Bulwersujące było już samo potrącenie dwóch kobiet, które w poniedziałek protestowały na ulicach Warszawy, oraz ucieczka z miejsca zdarzenia. Jeszcze większe oburzenie zapanowało, gdy okazało się, że sprawcą jest funkcjonariusz podległych premierowi służb specjalnych. Teraz okazuje się, że na tym nie koniec.
Dziennikarz zajmujący się tematyką społeczną, polityczną i kryminalną. Autor podcastów z serii "Morderstwo (nie)doskonałe". Wydawca strony głównej naTemat.pl.
Do tego zdarzenia doszło 26 października, gdy na wezwanie Ogólnopolskiego Strajku Kobiet protestujący zablokowali ulice wielu miast. Przepuszczali jedynie choćby karetki czy samochody straży pożarnej.
W Warszawie wieczorem doszło do poważnego incydentu. Kierowca BMW na taką blokadę natrafił w rejonie skrzyżowania ulic Puławskiej i Goworka. I... postanowił ją sforsować, wjeżdżając prosto w tłum i z piskiem opon uciekając z miejsca zdarzenia.
Potrącone zostały dwie kobiety. Jedna z nich trafiła do szpitala. Druga, 24-letnia doznała mniej groźnych stłuczeń. Kierowca BMW został zatrzymany kilka godzin po proteście.
– To funkcjonariusz z długim stażem w służbie. Po tym zdarzeniu i zatrzymaniu przez policję został zawieszony w czynnościach służbowych – przekazał "Gazecie Wyborczej" anonimowy informator z kręgu MSWiA.
Już wiadomo, że 44-letni funkcjonariusz został potraktowany przez podległą Zbigniewowi Ziobrze prokuraturę nader łagodnie. Po czynnościach w prokuraturze kierowca BMW został zwolniony do domu. Prokuratura uznała, że jego zachowanie nie nosi znamion przestępstwa, a było to jedynie wykroczenie drogowe – dowiedział się portal tvn24.pl.

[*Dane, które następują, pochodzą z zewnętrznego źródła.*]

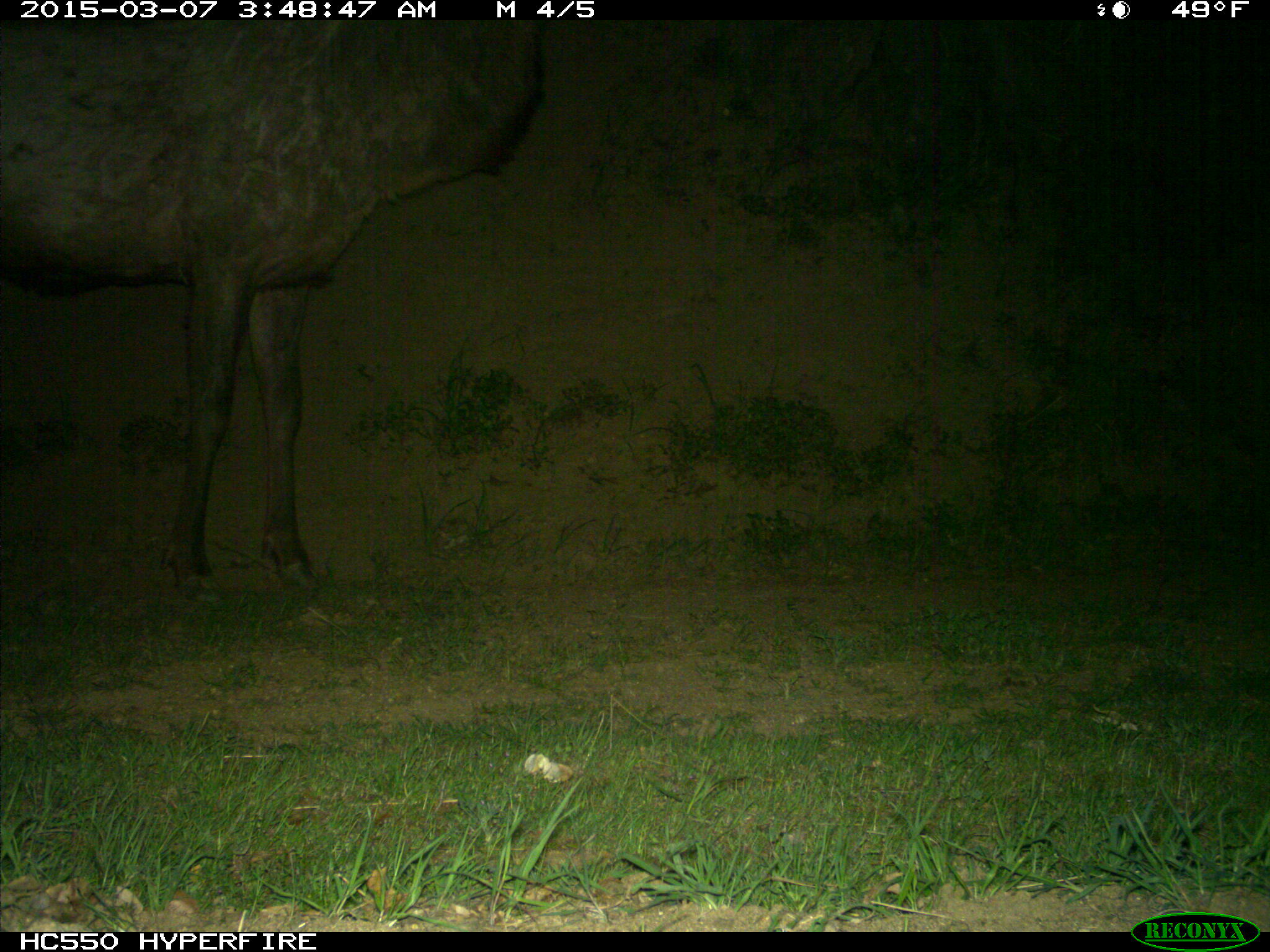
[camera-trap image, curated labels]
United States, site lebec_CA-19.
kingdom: Animalia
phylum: Chordata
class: Mammalia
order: Artiodactyla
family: Cervidae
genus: Cervus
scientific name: Cervus canadensis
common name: elk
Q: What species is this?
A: Cervus canadensis (elk).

Stanisław Żaryn, rzecznik koordynatora służb specjalnych początkowo nie chciał komentować sprawy. Później na Twitterze potwierdził, iż zatrzymanym jest funkcjonariusz ABW. Stwierdził jednak, że sprawa jest badana przez prokuraturę, nie wspomniał, że dla śledczych jest już ona zamknięta.
"Opisywane w mediach zdarzenie nie ma związku z miejscem zatrudnienia kierowcy zatrzymanego przez Policję. Do zdarzenia doszło poza godzinami pracy. Okoliczności sprawy są wyjaśniane przez prokuraturę" – oświadczył Stanisław Żaryn.